Il modello commerciale di Oklo è preciso nella sua logica: grandi consumatori di energia finanziano la propria generazione, aggiungendo nuova potenza pulita alla rete con capitale privato, senza dipendere da sussidi pubblici. In questo caso, Meta non paga solo per i propri consumi: contribuisce ad aumentare la disponibilità elettrica per tutta la regione, rafforzando la rete del sistema di interconnessione PJM, uno dei più grandi degli Stati Uniti. Ohio è ben posizionata geograficamente in questo sistema e dispone di un’infrastruttura di trasmissione solida, che la rende un polo strategico per la domanda energetica legata all’intelligenza artificiale e all’infrastruttura digitale.

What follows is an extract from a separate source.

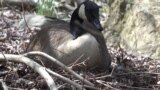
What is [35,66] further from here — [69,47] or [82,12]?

L’accordo con Meta arriva in un contesto politico favorevole. A maggio 2025, il CEO di Oklo Jacob DeWitte era presente nello Studio Ovale della Casa Bianca quando il presidente Trump ha firmato una serie di ordini esecutivi sul nucleare avanzato. Quei provvedimenti mirano ad accelerare i processi di approvazione, riformare la Nuclear Regulatory Commission, ripristinare la filiera domestica del combustibile nucleare e rivedere le procedure di licenza per i reattori di nuova generazione. DeWitte aveva commentato: “These executive orders are about enabling deployment”, sottolineando la necessità di modernizzare le modalità di licenza, rifornimento e costruzione del nucleare avanzato. Oklo stessa beneficia direttamente di questa direzione politica: il combustibile per il primo carico del reattore proviene dal programma Experimental Breeder Reactor II, un reattore veloce del DOE che ha dimostrato per decenni la fattibilità del riciclo del combustibile usato.
Oklo vanta già diversi primati regolatori: è stata la prima azienda a ottenere un permesso di utilizzo del sito dal Dipartimento dell’Energia per una centrale avanzata commerciale e ha presentato la prima domanda di licenza combinata personalizzata per un reattore avanzato alla NRC. L’accordo con Meta consolida queste basi e trasforma un percorso tecnologico in un progetto industriale concreto, con migliaia di posti di lavoro attesi tra cantiere e operatività, e nuove entrate fiscali per lo Stato dell’Ohio. Se la tabella di marcia reggerà, il campus di Pike County diventerà uno degli esempi più visibili di come il nucleare avanzato privato possa rispondere alla domanda energetica del settore digitale su scala reale.